--- start Supplied information ---

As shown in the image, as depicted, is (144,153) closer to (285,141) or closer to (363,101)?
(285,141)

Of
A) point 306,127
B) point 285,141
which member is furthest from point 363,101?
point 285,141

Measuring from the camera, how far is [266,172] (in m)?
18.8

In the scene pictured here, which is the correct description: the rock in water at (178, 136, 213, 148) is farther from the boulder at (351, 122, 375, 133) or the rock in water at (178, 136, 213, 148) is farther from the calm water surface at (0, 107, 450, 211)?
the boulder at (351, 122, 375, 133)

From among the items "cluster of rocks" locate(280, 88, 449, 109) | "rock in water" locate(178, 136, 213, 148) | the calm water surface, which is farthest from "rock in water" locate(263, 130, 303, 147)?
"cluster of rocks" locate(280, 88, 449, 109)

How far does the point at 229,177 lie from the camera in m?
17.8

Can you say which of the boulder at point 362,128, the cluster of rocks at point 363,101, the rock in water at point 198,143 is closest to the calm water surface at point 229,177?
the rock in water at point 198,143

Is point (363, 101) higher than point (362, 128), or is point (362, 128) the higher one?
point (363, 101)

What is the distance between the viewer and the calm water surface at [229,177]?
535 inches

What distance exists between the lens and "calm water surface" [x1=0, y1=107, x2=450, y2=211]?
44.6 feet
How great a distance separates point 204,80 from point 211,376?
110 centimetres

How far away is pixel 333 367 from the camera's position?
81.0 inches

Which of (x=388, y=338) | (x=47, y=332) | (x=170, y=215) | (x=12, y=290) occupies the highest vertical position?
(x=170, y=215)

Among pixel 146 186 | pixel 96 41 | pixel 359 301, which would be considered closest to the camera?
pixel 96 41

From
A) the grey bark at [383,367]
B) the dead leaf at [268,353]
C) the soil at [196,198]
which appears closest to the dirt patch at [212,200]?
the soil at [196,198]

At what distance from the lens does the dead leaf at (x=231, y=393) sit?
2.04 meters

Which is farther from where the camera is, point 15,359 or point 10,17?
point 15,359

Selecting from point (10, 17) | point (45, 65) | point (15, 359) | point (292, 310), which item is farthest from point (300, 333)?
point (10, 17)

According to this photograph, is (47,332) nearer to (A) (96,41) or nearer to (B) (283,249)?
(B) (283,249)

--- end Supplied information ---

» Problem to work on
Reproduce verbatim every line from the one containing "How great a" through the final line of the rows, including both.

» Solution for this exercise
How great a distance separates point 204,80 from point 211,376?
110 centimetres

How far away is pixel 333 367 from the camera's position?
81.0 inches

Which of (x=388, y=338) | (x=47, y=332) | (x=170, y=215) | (x=12, y=290) occupies the highest vertical position?
(x=170, y=215)

Among pixel 146 186 | pixel 96 41 | pixel 359 301, which would be considered closest to the camera?
pixel 96 41

From
A) the grey bark at [383,367]
B) the dead leaf at [268,353]
C) the soil at [196,198]
which appears closest to the dirt patch at [212,200]?
the soil at [196,198]

At what distance from the lens does the dead leaf at (x=231, y=393) sit?
2.04 meters

Which is farther from where the camera is, point 15,359 or point 10,17?
point 15,359

Selecting from point (10, 17) | point (45, 65) | point (15, 359) | point (292, 310), which item is farthest from point (300, 333)?
point (10, 17)

According to this photograph, is (47,332) nearer to (A) (96,41) or nearer to (B) (283,249)?
(B) (283,249)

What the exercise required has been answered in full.